A run of records:
════════════════════
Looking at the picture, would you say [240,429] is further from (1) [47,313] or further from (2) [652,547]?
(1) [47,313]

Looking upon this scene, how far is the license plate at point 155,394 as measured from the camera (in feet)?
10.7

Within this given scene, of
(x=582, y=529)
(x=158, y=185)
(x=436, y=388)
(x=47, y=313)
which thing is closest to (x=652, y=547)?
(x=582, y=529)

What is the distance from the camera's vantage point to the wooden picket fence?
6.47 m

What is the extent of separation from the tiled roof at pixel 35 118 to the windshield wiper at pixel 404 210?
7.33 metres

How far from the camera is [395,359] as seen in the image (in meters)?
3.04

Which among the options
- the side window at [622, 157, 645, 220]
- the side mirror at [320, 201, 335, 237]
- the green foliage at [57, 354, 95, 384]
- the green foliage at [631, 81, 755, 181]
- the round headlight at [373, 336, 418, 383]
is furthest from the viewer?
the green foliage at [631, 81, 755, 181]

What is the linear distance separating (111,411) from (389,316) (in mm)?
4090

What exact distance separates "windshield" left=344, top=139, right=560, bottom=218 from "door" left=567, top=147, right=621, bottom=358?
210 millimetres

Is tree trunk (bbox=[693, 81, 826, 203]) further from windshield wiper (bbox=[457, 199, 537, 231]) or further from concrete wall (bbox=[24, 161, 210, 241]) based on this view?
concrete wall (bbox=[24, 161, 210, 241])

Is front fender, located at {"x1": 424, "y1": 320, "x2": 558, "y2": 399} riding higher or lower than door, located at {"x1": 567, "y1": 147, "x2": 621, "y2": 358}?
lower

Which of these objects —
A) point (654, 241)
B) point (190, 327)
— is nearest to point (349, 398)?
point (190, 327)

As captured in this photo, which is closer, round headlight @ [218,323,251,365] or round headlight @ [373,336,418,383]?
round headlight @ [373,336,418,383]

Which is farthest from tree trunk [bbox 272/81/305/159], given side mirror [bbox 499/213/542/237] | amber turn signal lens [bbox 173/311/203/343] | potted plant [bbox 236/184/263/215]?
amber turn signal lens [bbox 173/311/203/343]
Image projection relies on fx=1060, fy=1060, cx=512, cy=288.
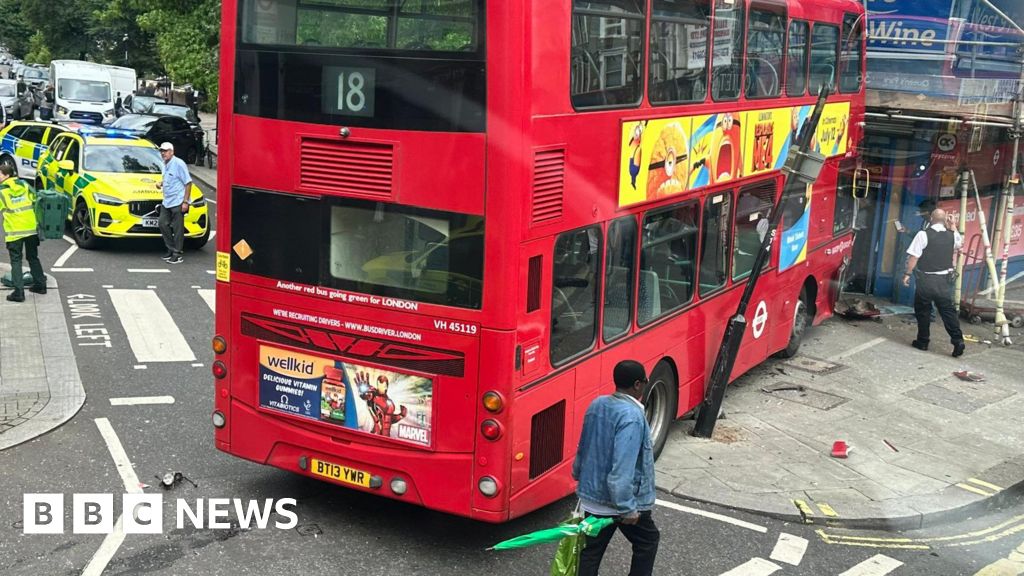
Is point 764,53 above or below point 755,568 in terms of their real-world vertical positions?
above

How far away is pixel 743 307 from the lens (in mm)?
10000

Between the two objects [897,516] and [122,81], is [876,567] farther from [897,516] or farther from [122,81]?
[122,81]

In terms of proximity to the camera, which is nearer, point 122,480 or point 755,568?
point 755,568

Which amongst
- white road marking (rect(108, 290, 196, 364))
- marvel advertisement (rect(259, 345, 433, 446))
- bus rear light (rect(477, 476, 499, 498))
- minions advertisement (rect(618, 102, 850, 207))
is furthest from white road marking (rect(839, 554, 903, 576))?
white road marking (rect(108, 290, 196, 364))

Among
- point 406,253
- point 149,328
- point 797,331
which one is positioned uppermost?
point 406,253

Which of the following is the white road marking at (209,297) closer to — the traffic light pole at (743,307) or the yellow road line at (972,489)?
the traffic light pole at (743,307)

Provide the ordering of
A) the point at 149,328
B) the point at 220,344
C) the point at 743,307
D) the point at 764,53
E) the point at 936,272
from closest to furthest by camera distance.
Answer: the point at 220,344
the point at 743,307
the point at 764,53
the point at 149,328
the point at 936,272

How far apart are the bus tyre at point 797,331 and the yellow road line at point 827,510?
4.57m

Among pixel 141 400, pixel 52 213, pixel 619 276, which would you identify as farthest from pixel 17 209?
pixel 619 276

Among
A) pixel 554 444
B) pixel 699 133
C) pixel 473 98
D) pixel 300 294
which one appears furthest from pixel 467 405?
pixel 699 133

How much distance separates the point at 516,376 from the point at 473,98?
5.73 ft

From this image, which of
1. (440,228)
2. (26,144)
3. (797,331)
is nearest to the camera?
(440,228)

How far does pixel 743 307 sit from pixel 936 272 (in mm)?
4994

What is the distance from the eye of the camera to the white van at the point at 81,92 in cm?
3734
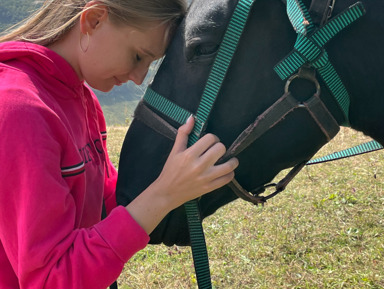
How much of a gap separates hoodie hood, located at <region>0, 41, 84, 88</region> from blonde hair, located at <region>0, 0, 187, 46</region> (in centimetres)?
9

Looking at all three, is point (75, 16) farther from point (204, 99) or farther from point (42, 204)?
point (42, 204)

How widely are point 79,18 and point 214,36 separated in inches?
23.2

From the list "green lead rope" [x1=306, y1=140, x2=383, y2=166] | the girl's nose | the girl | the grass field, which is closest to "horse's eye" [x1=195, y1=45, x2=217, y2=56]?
the girl

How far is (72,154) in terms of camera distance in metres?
1.58

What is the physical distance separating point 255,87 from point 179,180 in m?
0.47

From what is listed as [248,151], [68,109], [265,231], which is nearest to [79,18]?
[68,109]

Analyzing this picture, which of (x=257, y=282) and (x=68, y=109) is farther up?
(x=68, y=109)

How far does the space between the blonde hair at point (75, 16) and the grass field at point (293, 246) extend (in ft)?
7.08

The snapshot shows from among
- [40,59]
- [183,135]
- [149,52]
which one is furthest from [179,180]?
[40,59]

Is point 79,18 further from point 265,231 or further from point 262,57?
point 265,231

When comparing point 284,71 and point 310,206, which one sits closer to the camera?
point 284,71

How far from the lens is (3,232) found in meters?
1.44

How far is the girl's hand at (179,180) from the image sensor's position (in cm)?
156

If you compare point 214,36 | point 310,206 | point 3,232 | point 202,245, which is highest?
point 214,36
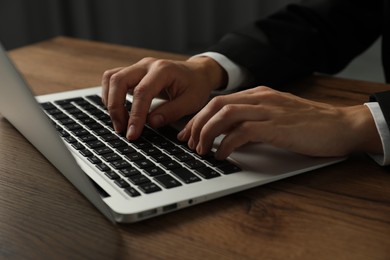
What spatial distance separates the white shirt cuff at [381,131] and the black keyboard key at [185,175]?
0.25 m

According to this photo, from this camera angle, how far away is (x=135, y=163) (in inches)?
25.5

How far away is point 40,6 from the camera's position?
8.26ft

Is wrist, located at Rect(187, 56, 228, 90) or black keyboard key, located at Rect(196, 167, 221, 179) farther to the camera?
wrist, located at Rect(187, 56, 228, 90)

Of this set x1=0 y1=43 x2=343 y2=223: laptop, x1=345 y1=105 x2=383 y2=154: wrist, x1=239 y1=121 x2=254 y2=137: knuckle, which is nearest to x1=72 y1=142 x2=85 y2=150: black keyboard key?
════════════════════
## EXERCISE
Can you give all of the lines above again with "license plate" swapped for "registration plate" and nothing else changed, leaving the pictures out?

## EXERCISE OUTPUT
Looking at the picture, would you say [240,429] is further from (1) [47,313] or further from (2) [652,547]?
(1) [47,313]

Looking upon this scene, how far is the registration plate at point 155,394 as measured from the camera (in feet)?
10.7

Within this given scene, of
(x=582, y=529)
(x=158, y=185)
(x=436, y=388)
(x=47, y=313)
which thing is closest to (x=652, y=547)?
(x=582, y=529)

What is the distance from the camera's vantage point to the wooden picket fence?
6.47 m

What is the extent of separation from the tiled roof at pixel 35 118 to the windshield wiper at pixel 404 210?
7.33 metres

How far from the camera is [395,359] as seen in the image (in meters)?
3.04

Which among the options
- the side window at [622, 157, 645, 220]
- the side mirror at [320, 201, 335, 237]
- the green foliage at [57, 354, 95, 384]
- the green foliage at [631, 81, 755, 181]
- the round headlight at [373, 336, 418, 383]
is furthest from the viewer?
the green foliage at [631, 81, 755, 181]

What is the linear distance separating (111,411) from (389,316) (in mm)?
4090

What exact distance separates "windshield" left=344, top=139, right=560, bottom=218 from "door" left=567, top=147, right=621, bottom=358?
210 millimetres

Is tree trunk (bbox=[693, 81, 826, 203]) further from windshield wiper (bbox=[457, 199, 537, 231]) or further from concrete wall (bbox=[24, 161, 210, 241]) based on this view?
concrete wall (bbox=[24, 161, 210, 241])

Is front fender, located at {"x1": 424, "y1": 320, "x2": 558, "y2": 399} riding higher or lower than door, located at {"x1": 567, "y1": 147, "x2": 621, "y2": 358}?
lower

Which of these objects —
A) point (654, 241)
B) point (190, 327)
— is nearest to point (349, 398)?
point (190, 327)

As captured in this photo, which is closer, round headlight @ [218,323,251,365] or round headlight @ [373,336,418,383]?
round headlight @ [373,336,418,383]

Which is farthest from tree trunk [bbox 272/81/305/159], given side mirror [bbox 499/213/542/237] | amber turn signal lens [bbox 173/311/203/343] | potted plant [bbox 236/184/263/215]?
amber turn signal lens [bbox 173/311/203/343]
Image projection relies on fx=1060, fy=1060, cx=512, cy=288.
Is point 764,53 above or below point 755,568 in terms of their real-world vertical positions?
above

How far away is pixel 743 307 from the lens (in mm)?
10000

Between the two objects [897,516] and [122,81], is [876,567] farther from [897,516] or farther from [122,81]?
[122,81]

In terms of proximity to the camera, which is nearer, point 122,480 or point 755,568?
point 755,568

Which amongst
- white road marking (rect(108, 290, 196, 364))
- marvel advertisement (rect(259, 345, 433, 446))
- bus rear light (rect(477, 476, 499, 498))
- minions advertisement (rect(618, 102, 850, 207))
is furthest from white road marking (rect(839, 554, 903, 576))?
white road marking (rect(108, 290, 196, 364))

Among
- point 406,253
- point 149,328
- point 797,331
which one is positioned uppermost?
point 406,253

Which of the following is the white road marking at (209,297) closer to — the traffic light pole at (743,307) or the yellow road line at (972,489)?
the traffic light pole at (743,307)

Provide the ordering of
A) the point at 149,328
B) the point at 220,344
C) the point at 743,307
D) the point at 764,53
E) the point at 936,272
from closest to furthest by camera distance.
Answer: the point at 220,344
the point at 743,307
the point at 764,53
the point at 149,328
the point at 936,272

How far apart are the bus tyre at point 797,331 and the yellow road line at point 827,510?
4.57m

Among pixel 141 400, pixel 52 213, pixel 619 276, which would you identify as farthest from pixel 17 209?
pixel 619 276

Among
A) pixel 554 444
B) pixel 699 133
C) pixel 473 98
D) pixel 300 294
which one appears furthest from pixel 467 405?
pixel 699 133

How much distance separates the point at 516,376 from the point at 473,98?
5.73 ft

From this image, which of
1. (440,228)
2. (26,144)
3. (797,331)
is nearest to the camera?
(440,228)

How far does pixel 743 307 sit from pixel 936 272 (in mm)?
4994

What is the distance from the eye of the camera to the white van at the point at 81,92 in cm?
3734
How much of a gap separates hoodie hood, located at <region>0, 41, 84, 88</region> from blonde hair, located at <region>0, 0, 187, 46</region> (in centimetres)?
9

Looking at all three, is point (75, 16) farther from point (204, 99) or farther from point (42, 204)?
point (42, 204)

How widely are point 79,18 and point 214,36 separated in inches?
23.2

From the list "green lead rope" [x1=306, y1=140, x2=383, y2=166] | the girl's nose | the girl | the grass field, which is closest to "horse's eye" [x1=195, y1=45, x2=217, y2=56]?
the girl

How far is (72,154) in terms of camera distance in metres?
1.58

What is the physical distance separating point 255,87 from point 179,180 in m?
0.47

From what is listed as [248,151], [68,109], [265,231], which is nearest to [79,18]?
[68,109]

Analyzing this picture, which of (x=257, y=282) and (x=68, y=109) is farther up?
(x=68, y=109)

How far does the space between the blonde hair at point (75, 16) and the grass field at point (293, 246) extend (in ft)?
7.08

The snapshot shows from among
- [40,59]
- [183,135]
- [149,52]
which one is furthest from [179,180]?
[40,59]

Is point 79,18 further from point 265,231 or further from point 262,57?
point 265,231

When comparing point 284,71 and point 310,206, which one sits closer to the camera?
point 284,71

How far from the lens is (3,232) found in meters?
1.44

How far is the girl's hand at (179,180) from the image sensor's position (in cm)?
156

If you compare point 214,36 | point 310,206 | point 3,232 | point 202,245, which is highest?
point 214,36
What spatial distance separates the white shirt cuff at [381,131] and the black keyboard key at [185,175]?
0.25 m

According to this photo, from this camera angle, how far away is (x=135, y=163) (in inches)?
25.5

How far away is point 40,6 from the camera's position?
8.26ft

Is wrist, located at Rect(187, 56, 228, 90) or black keyboard key, located at Rect(196, 167, 221, 179) farther to the camera?
wrist, located at Rect(187, 56, 228, 90)

Of this set x1=0 y1=43 x2=343 y2=223: laptop, x1=345 y1=105 x2=383 y2=154: wrist, x1=239 y1=121 x2=254 y2=137: knuckle, which is nearest to x1=72 y1=142 x2=85 y2=150: black keyboard key?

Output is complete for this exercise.